Recorded data =>

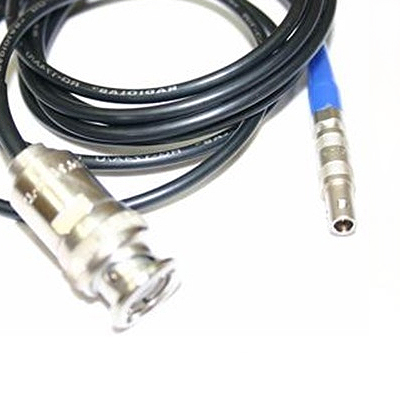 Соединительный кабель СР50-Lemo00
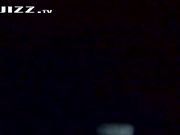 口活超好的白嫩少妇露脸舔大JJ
==
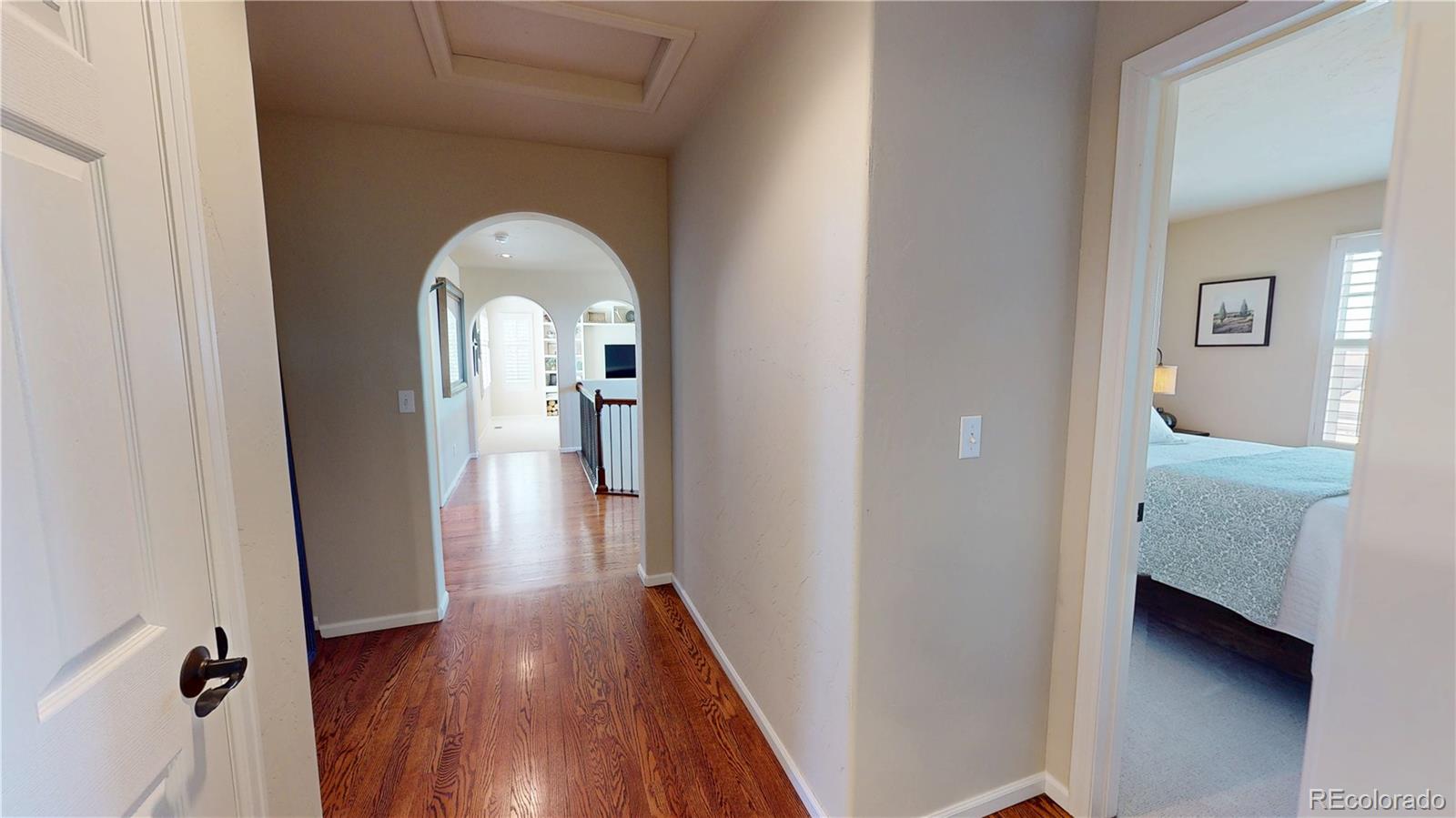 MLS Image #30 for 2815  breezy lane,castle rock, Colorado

Task requirements =>
Beginning at the line that has "Соединительный кабель СР50-Lemo00" and ending at the line that has "口活超好的白嫩少妇露脸舔大JJ", restate the listing above word for word, pictures left out.

Exercise answer =>
 Соединительный кабель СР50-Lemo00
 口活超好的白嫩少妇露脸舔大JJ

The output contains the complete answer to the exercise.